What the task asks ▸ Render this sentence from the news report on the doctors' strike in Spanish: "Government spokesman Mr Eric Kiraithe said the 300 percent increment sought by doctors will greatly affect the government wage bill management structure".

--- Selected passage ---

No end in sight as doctors, ministers exchange barbs

KMPDU Secretary-General Ouma Oluga and Chairman Samuel Oroko. They have urged the government to meet them halfway to call off the strike. FILE PHOTO | NATION MEDIA GROUP

What you need to know:

  • Health Cabinet Secretary Cleopa Mailu and his Treasury counterpart Henry Rotich announced that they will be exploring alternative measures to deal with the crisis in the healthcare system.
  • Government spokesman Mr Eric Kiraithe said the 300 percent increment sought by doctors will greatly affect the government wage bill management structure.

The Secretary General of the Kenya Medical Practitioners and Dentist Union Ouma Oluga has criticised the government’s handling of the strike, which has entered its second month.

--- Exercise data ---

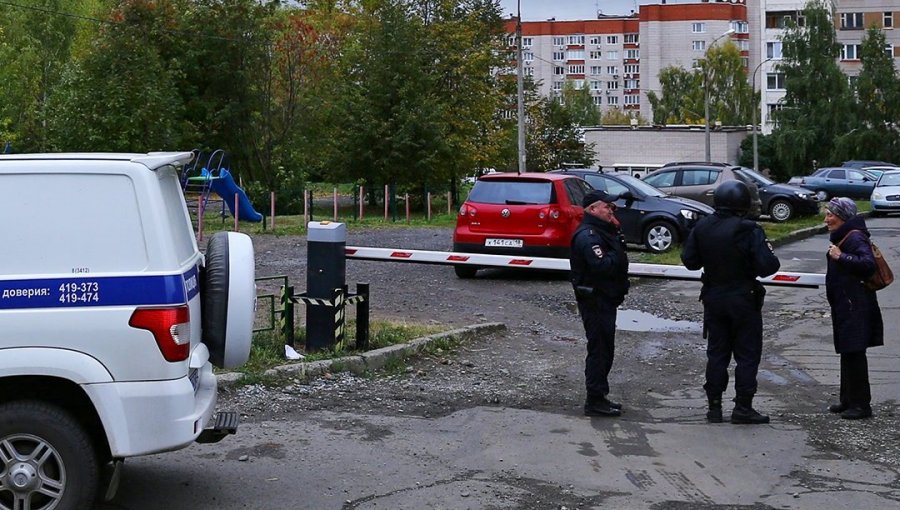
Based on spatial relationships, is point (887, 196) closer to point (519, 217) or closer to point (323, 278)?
point (519, 217)

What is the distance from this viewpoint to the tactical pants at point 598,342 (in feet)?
28.6

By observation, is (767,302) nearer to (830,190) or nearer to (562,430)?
(562,430)

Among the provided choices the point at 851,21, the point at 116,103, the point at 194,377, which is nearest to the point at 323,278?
the point at 194,377

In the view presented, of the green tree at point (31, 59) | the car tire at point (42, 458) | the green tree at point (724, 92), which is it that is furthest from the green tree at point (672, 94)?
the car tire at point (42, 458)

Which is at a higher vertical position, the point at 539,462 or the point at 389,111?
the point at 389,111

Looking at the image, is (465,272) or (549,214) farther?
(465,272)

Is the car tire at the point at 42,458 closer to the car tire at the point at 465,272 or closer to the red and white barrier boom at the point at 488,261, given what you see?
the red and white barrier boom at the point at 488,261

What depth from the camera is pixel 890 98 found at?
3063 inches

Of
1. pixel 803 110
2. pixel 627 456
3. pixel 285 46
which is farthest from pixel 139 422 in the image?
pixel 803 110

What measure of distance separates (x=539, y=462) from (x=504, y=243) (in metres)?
10.1

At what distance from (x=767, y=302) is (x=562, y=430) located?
8.39 m

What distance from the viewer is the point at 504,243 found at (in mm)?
17234

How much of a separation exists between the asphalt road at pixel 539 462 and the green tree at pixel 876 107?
234ft

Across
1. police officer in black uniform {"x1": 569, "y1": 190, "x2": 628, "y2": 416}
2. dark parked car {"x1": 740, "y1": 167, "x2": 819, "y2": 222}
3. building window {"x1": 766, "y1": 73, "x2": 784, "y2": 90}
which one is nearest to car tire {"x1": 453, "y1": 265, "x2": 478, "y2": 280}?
police officer in black uniform {"x1": 569, "y1": 190, "x2": 628, "y2": 416}
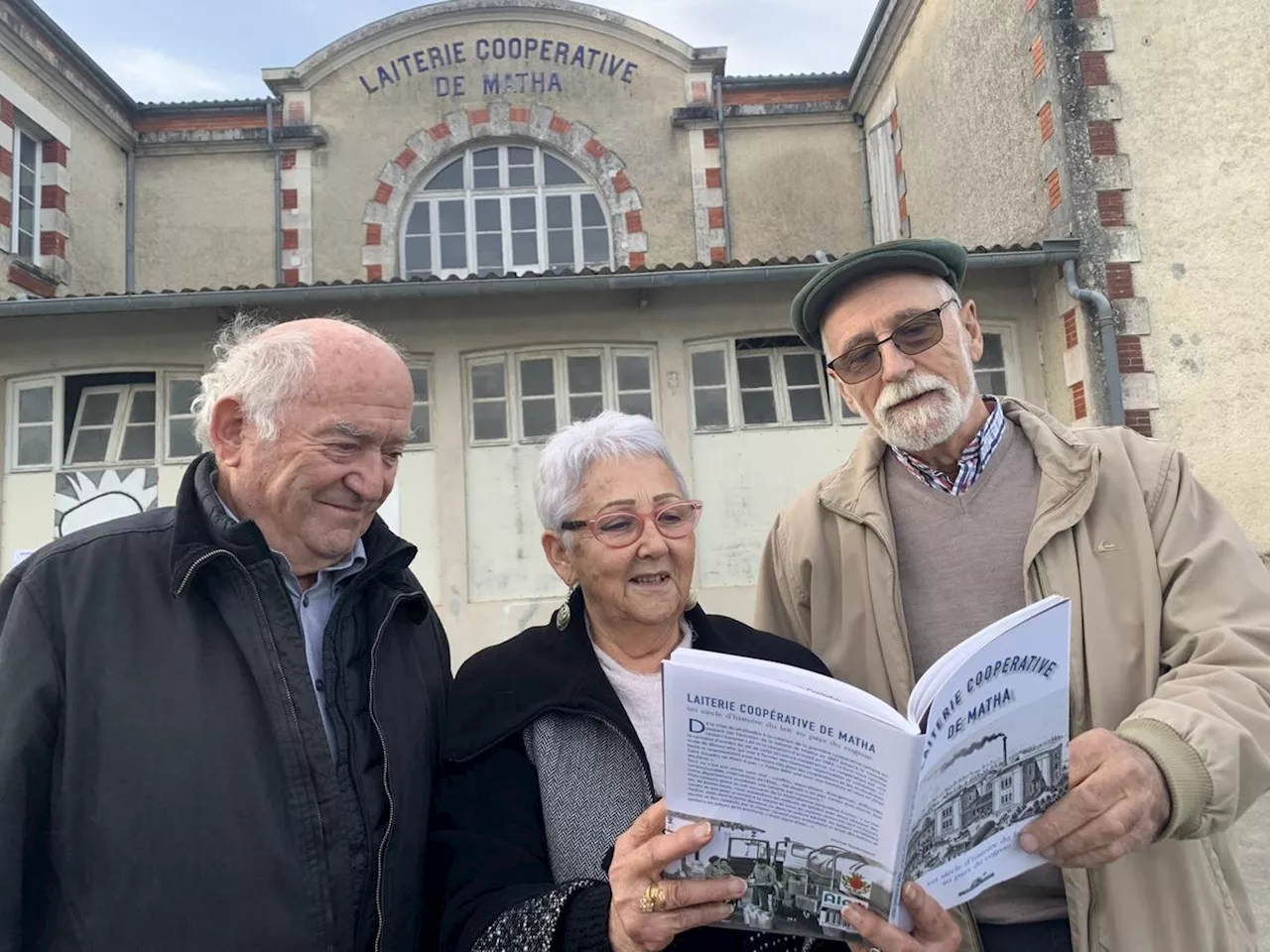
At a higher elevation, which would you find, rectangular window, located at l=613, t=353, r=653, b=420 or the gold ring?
rectangular window, located at l=613, t=353, r=653, b=420

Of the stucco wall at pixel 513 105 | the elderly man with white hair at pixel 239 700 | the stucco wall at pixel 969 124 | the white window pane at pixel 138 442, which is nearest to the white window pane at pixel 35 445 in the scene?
the white window pane at pixel 138 442

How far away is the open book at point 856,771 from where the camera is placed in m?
1.20

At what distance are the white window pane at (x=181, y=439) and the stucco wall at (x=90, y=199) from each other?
4.02 meters

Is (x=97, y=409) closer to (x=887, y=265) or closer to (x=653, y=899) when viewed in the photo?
(x=887, y=265)

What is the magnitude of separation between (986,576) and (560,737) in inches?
38.4

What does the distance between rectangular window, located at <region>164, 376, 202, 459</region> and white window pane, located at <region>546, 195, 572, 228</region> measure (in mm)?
5383

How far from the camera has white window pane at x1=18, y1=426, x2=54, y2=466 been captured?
301 inches

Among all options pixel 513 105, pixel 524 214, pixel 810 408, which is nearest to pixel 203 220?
pixel 524 214

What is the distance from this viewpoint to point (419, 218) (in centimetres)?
1165

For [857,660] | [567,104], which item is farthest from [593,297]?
[857,660]

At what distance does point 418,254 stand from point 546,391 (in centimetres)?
475

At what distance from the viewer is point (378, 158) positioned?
1155 centimetres

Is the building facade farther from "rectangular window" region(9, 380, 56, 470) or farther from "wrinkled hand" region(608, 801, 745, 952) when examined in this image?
"wrinkled hand" region(608, 801, 745, 952)

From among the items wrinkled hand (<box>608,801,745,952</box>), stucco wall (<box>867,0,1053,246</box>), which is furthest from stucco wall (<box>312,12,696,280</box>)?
wrinkled hand (<box>608,801,745,952</box>)
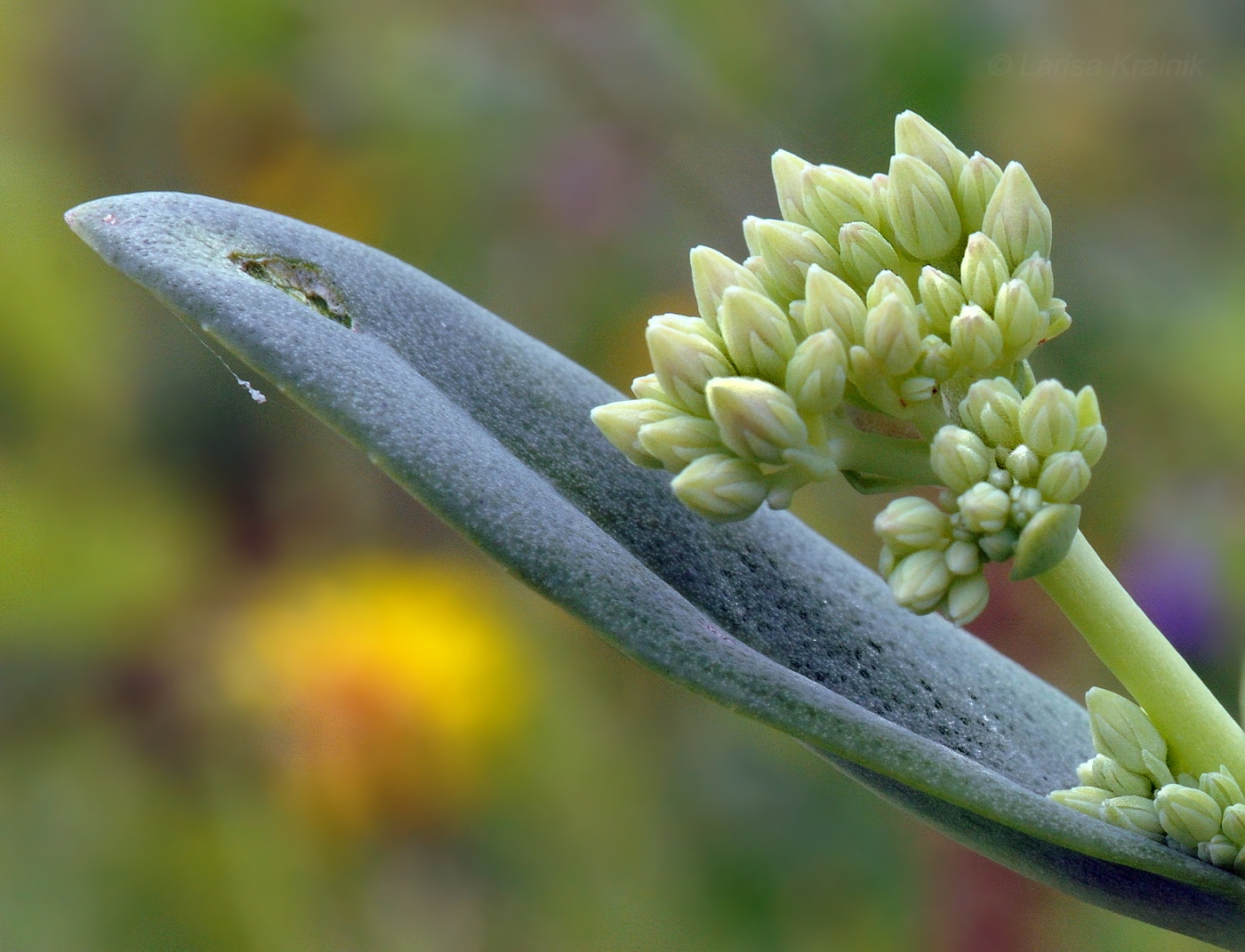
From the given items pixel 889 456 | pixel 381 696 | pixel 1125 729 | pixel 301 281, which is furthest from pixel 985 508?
pixel 381 696

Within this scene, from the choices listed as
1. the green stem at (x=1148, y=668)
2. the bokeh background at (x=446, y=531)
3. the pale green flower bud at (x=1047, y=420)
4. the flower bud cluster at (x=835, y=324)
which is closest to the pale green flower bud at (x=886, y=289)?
the flower bud cluster at (x=835, y=324)

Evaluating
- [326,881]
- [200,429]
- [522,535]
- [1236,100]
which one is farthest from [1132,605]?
[200,429]

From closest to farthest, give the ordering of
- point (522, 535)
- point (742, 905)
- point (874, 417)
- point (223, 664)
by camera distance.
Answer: point (522, 535)
point (874, 417)
point (742, 905)
point (223, 664)

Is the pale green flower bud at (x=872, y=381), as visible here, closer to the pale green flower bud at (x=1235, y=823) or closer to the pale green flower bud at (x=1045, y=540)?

---

Solution for this task ▸ El portavoz del Gobierno, el Sr. Eric Kiraithe, dijo que el aumento del 300 por ciento que piden los médicos afectará en gran medida a la estructura de gestión de la masa salarial del Gobierno.